▶ **SOURCE EXTRACT**
The development of new inoculation techniques and viability tests for Neotyphodium endophytes
Degree GrantorUniversity of Canterbury
Degree NameMaster of Science
Neotyphodium endophytes (Claviceptaceae) are asexual filamentous fungi found living between the cells of many cool season forage grasses including tall fescue, meadow fescue and perennial ryegrass. They produce a range of alkaloids, including ergovaline and lolitrem B, which have been shown to be directly associated with the livestock disorders fescue toxicosis and ryegrass staggers syndrome, while others, including peramine and the lolines, have been linked to increased insect and drought resistance of the grass host. In the past decade, the Neotyphodium strains AR1, MaxQ and MaxP were selected because they did not produce the alkaloids associated with livestock disorders. Subsequently, artificial associations were established between them and commercial forage grass cultivars. The slow growth rate of Neotyphodium endophytes in vitro and the low success rate of the present methods for establishing artificial associations between endophytes and grass hosts are limiting the rate at which new novel endophytes can be incorporated into plant breeding programs and eventually commercialised. In this thesis, the type and concentration of the growth medium was shown to affect radial growth rate, colony appearance and mycelial morphology of three strains of Neotyphodium endophytes. The floret inoculation of meadow fescue with the U2 strain of N. uncinatum using several techniques involving liquid culture was attempted but was unsuccessful in creating any artificial associations. Neotyphodium endophytes are unstable in stored seed. In New Zealand, it is critical that pastures are infected with protective Neotyphodium endophytes to ensure that they will not be destroyed by exotic pests. The present methods for determining the percentage of viable endophyte infection of a seed lot are too slow for efficient use in the commercial seed industry. In this thesis, primers specific to the â-tubulin gene of N. coenophialum, N. lolii and N. uncinatum were designed and successfully used to detect these species in planta. However, using these primers to develop a method to accurately determine the viable endophyte infection rate of a seed lot using RT-qPCR was unsuccessful.

▶ **WORK TASK 1**
In the thesis abstract, which strain of N. uncinatum was used in the floret inoculation of meadow fescue?
▶ **WORK TASK 2**
Which alkaloids does the thesis abstract name?

▶ **SOURCE MATERIAL**
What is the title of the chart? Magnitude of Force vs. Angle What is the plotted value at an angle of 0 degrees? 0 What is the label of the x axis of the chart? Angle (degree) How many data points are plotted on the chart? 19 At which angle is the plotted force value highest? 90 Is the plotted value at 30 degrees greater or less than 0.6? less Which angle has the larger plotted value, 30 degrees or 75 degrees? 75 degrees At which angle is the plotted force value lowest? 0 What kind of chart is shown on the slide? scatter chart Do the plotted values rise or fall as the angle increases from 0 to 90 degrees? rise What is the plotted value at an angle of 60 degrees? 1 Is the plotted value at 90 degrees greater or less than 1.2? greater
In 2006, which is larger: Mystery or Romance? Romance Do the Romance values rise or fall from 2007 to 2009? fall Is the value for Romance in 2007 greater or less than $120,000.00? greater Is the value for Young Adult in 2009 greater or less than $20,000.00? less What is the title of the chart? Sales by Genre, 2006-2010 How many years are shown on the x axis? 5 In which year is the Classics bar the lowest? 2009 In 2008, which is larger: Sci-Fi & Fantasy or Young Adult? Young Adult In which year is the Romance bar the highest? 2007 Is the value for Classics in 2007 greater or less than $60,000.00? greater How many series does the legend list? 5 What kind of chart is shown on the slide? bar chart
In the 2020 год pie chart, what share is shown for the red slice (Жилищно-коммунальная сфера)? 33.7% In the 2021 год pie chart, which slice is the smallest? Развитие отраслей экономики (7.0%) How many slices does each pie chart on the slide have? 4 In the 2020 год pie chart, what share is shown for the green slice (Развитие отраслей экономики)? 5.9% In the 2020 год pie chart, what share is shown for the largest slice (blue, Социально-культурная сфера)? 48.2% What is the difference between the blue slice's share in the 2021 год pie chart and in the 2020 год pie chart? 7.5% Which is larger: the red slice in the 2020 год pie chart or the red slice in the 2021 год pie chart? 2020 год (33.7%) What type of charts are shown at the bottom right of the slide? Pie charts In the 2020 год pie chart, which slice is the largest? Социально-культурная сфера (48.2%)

▶ **WRITTEN REPLY 1**
The U2 strain.

▶ **WRITTEN REPLY 2**
Ergovaline, lolitrem B, peramine and the lolines.